Salı, Kasım 18, 2008

Havadan, Makyajdan

Soğuk bir kış akşamı ve ben az önce yürüyüşten döndüm. Ara ara keskin bir soğukla gelen rüzgar kar havasının çok da uzaklarda olmadığını söylüyor.

Dizimdeki problem nedeniyle üç aydan beri neredeyse haftanın 5-6 akşamı yürüyorum. Artık havalar soğumaya başlayınca caymak için bahane arıyorum. Zaten iki haftadır evdeki tadilat yüzünden ara vermiştim. Dün akşam mızıkçılık yapmadan yürüdüm ama bu akşam.

Camdan baktım. Gündüz ki yağmurun aksine sakin ve yağışsız havaya direnmedim.


Pazartesi sabahı evden çıkmadan makyajımı yaptım. Aynada kendime bakarken ne kadar da yorgun görünüyorum dedim. Soluk renklerde makyajın etkisi olsa gerek diye düşündüm. İşyerinde de bir arkadaşım iyi görünmüyosun bi şey mi oldu dedi. Ona da aynı cevabı verdim -evet ben de kendimi yorgun gördüm ama yok bi şeyim -dedim.

Veri Kesiti ->
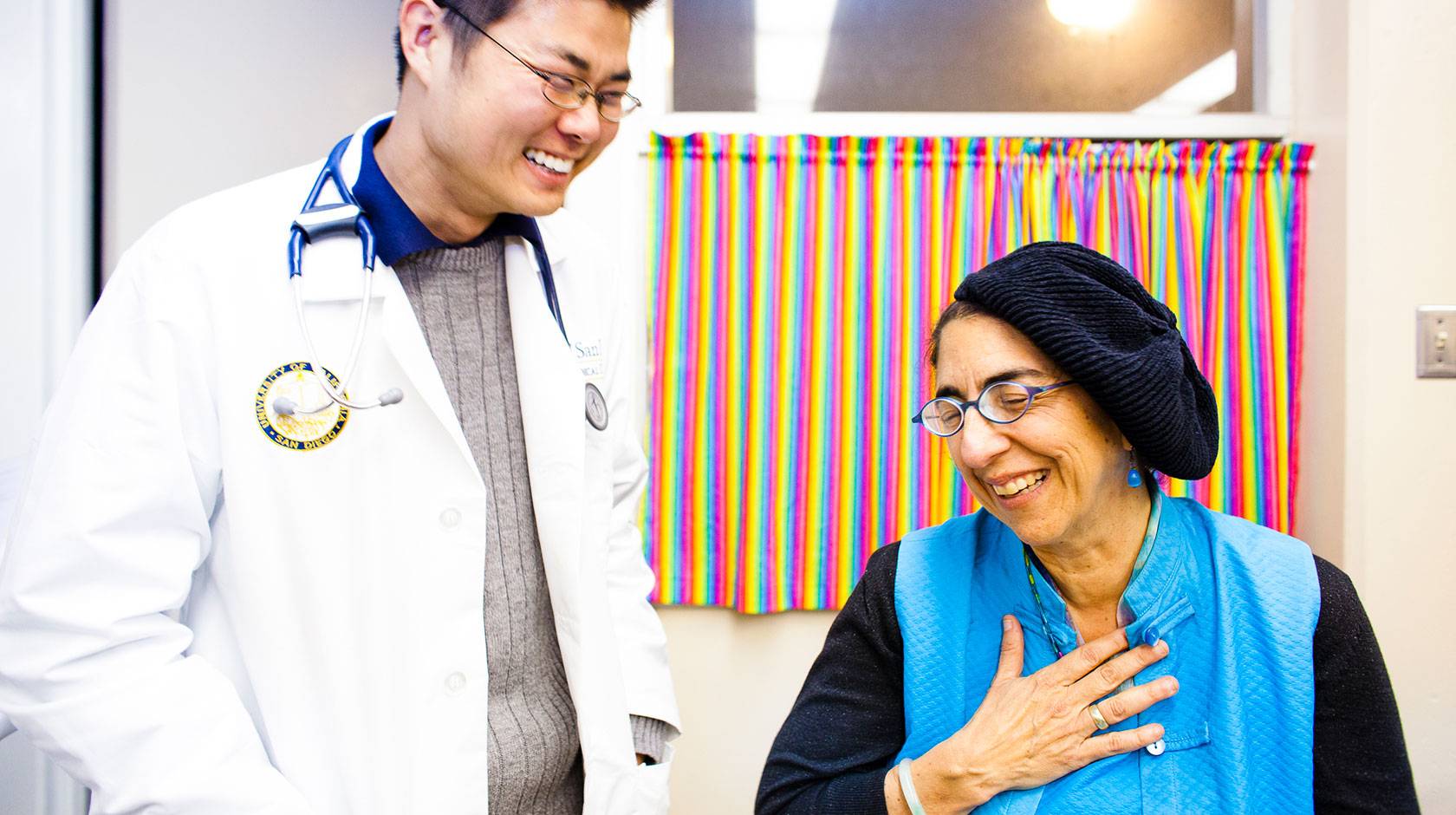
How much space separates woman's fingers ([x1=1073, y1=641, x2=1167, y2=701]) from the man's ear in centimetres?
104

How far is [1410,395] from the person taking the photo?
1973 millimetres

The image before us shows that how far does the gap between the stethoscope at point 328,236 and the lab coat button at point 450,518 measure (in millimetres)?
137

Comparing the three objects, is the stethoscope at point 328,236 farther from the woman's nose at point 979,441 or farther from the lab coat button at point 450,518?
the woman's nose at point 979,441

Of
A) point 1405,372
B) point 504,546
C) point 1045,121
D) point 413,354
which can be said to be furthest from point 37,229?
point 1405,372

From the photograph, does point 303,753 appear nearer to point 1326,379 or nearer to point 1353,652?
point 1353,652

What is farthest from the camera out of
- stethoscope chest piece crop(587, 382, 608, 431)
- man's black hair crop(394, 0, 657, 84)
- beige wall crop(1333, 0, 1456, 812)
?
beige wall crop(1333, 0, 1456, 812)

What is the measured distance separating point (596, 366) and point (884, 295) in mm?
919

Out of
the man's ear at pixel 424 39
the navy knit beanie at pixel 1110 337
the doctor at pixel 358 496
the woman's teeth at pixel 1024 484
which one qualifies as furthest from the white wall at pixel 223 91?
the woman's teeth at pixel 1024 484

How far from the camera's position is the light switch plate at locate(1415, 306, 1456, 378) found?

Problemler ->
(a) Belge alıntısına göre anlatıcı, dizindeki problem nedeniyle kaç aydır yürüyüş yapıyor?
(b) Belge alıntısında "Soğuk bir kış" ifadesinden "bi şeyim -dedim." ifadesine kadar uzanan bölümü, "Pazartesi" adını "Çarşamba" olarak değiştirerek yeniden yazar mısınız?

Yazılı Yanıtlar ->
(a) Üç aydır, neredeyse haftanın 5-6 akşamı.

(b)
Soğuk bir kış akşamı ve ben az önce yürüyüşten döndüm. Ara ara keskin bir soğukla gelen rüzgar kar havasının çok da uzaklarda olmadığını söylüyor.

Dizimdeki problem nedeniyle üç aydan beri neredeyse haftanın 5-6 akşamı yürüyorum. Artık havalar soğumaya başlayınca caymak için bahane arıyorum. Zaten iki haftadır evdeki tadilat yüzünden ara vermiştim. Dün akşam mızıkçılık yapmadan yürüdüm ama bu akşam.

Camdan baktım. Gündüz ki yağmurun aksine sakin ve yağışsız havaya direnmedim.


Çarşamba sabahı evden çıkmadan makyajımı yaptım. Aynada kendime bakarken ne kadar da yorgun görünüyorum dedim. Soluk renklerde makyajın etkisi olsa gerek diye düşündüm. İşyerinde de bir arkadaşım iyi görünmüyosun bi şey mi oldu dedi. Ona da aynı cevabı verdim -evet ben de kendimi yorgun gördüm ama yok bi şeyim -dedim.